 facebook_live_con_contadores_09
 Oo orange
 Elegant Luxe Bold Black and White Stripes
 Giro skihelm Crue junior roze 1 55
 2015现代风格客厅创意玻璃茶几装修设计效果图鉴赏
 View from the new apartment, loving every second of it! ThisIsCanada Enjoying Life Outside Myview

--

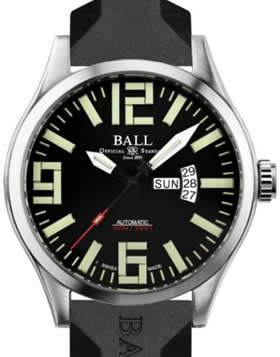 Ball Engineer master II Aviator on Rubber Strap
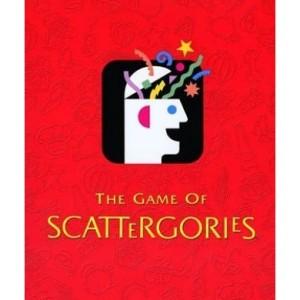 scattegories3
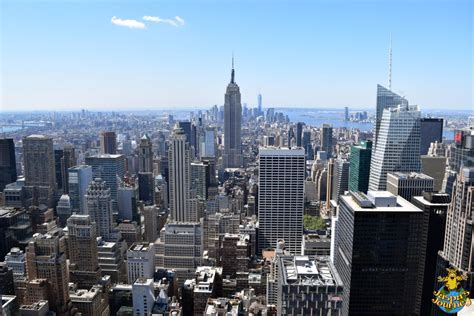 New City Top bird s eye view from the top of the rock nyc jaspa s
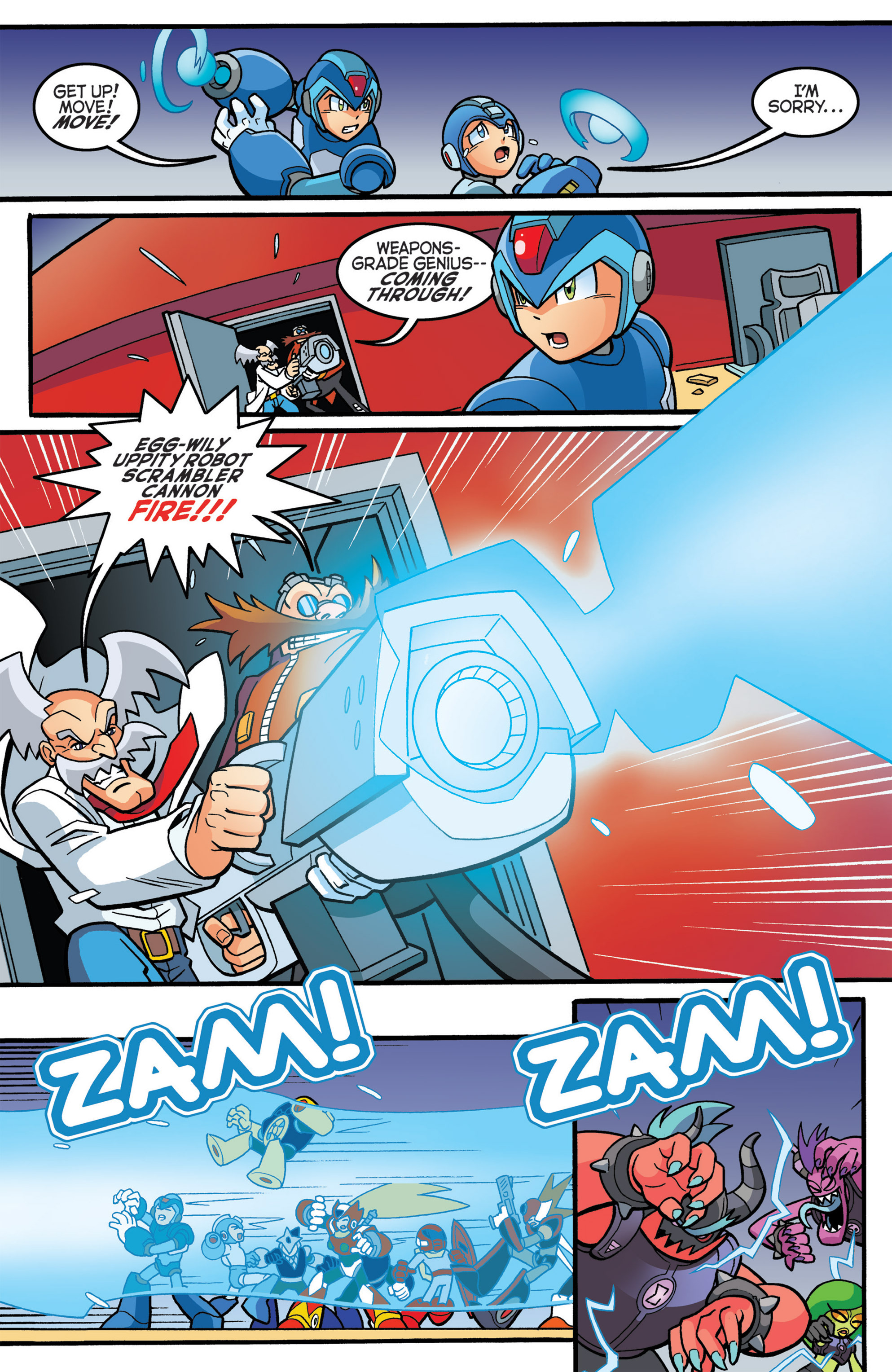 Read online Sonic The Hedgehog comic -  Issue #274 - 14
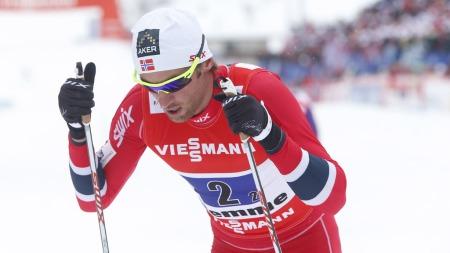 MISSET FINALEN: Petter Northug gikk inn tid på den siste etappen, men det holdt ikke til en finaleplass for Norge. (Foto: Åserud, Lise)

---

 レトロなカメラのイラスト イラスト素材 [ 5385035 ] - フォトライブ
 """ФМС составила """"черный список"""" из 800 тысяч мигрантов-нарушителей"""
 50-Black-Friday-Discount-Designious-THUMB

Task prompt | Show the lines above that have the word "Black".

Completed exercise |
 Elegant Luxe Bold Black and White Stripes
 50-Black-Friday-Discount-Designious-THUMB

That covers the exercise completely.